> **Brief**
Give a verbatim copy of the lines below, minus the pictures.

___ Exercise material ___

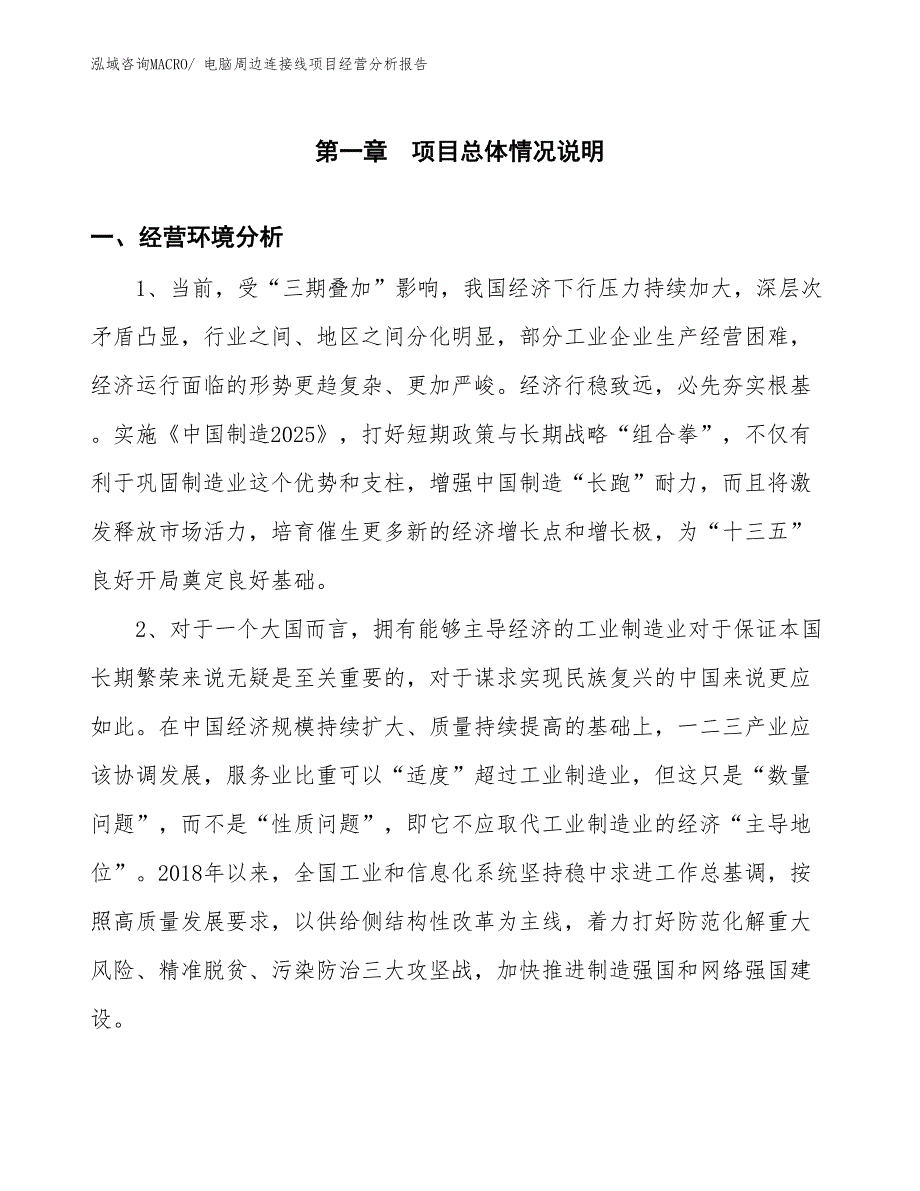 泓域咨询MACRO/ 电脑周边连接线项目经营分析报告

第一章 项目总体情况说明

一、经营环境分析

1、当前，受“三期叠加”影响，我国经济下行压力持续加大，深层次矛盾凸显，行业之间、地区之间分化明显，部分工业企业生产经营困难，经济运行面临的形势更趋复杂、更加严峻。经济行稳致远，必先夯实根基。实施《中国制造2025》，打好短期政策与长期战略“组合拳”，不仅有利于巩固制造业这个优势和支柱，增强中国制造“长跑”耐力，而且将激发释放市场活力，培育催生更多新的经济增长点和增长极，为“十三五”良好开局奠定良好基础。

2、对于一个大国而言，拥有能够主导经济的工业制造业对于保证本国长期繁荣来说无疑是至关重要的，对于谋求实现民族复兴的中国来说更应如此。在中国经济规模持续扩大、质量持续提高的基础上，一二三产业应该协调发展，服务业比重可以“适度”超过工业制造业，但这只是“数量问题”，而不是“性质问题”，即它不应取代工业制造业的经济“主导地位”。2018年以来，全国工业和信息化系统坚持稳中求进工作总基调，按照高质量发展要求，以供给侧结构性改革为主线，着力打好防范化解重大风险、精准脱贫、污染防治三大攻坚战，加快推进制造强国和网络强国建设。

___

> **Problem solution**
 泓域咨询MACRO/ 电脑周边连接线项目经营分析报告

第一章 项目总体情况说明

一、经营环境分析

1、当前，受“三期叠加”影响，我国经济下行压力持续加大，深层次矛盾凸显，行业之间、地区之间分化明显，部分工业企业生产经营困难，经济运行面临的形势更趋复杂、更加严峻。经济行稳致远，必先夯实根基。实施《中国制造2025》，打好短期政策与长期战略“组合拳”，不仅有利于巩固制造业这个优势和支柱，增强中国制造“长跑”耐力，而且将激发释放市场活力，培育催生更多新的经济增长点和增长极，为“十三五”良好开局奠定良好基础。

2、对于一个大国而言，拥有能够主导经济的工业制造业对于保证本国长期繁荣来说无疑是至关重要的，对于谋求实现民族复兴的中国来说更应如此。在中国经济规模持续扩大、质量持续提高的基础上，一二三产业应该协调发展，服务业比重可以“适度”超过工业制造业，但这只是“数量问题”，而不是“性质问题”，即它不应取代工业制造业的经济“主导地位”。2018年以来，全国工业和信息化系统坚持稳中求进工作总基调，按照高质量发展要求，以供给侧结构性改革为主线，着力打好防范化解重大风险、精准脱贫、污染防治三大攻坚战，加快推进制造强国和网络强国建设。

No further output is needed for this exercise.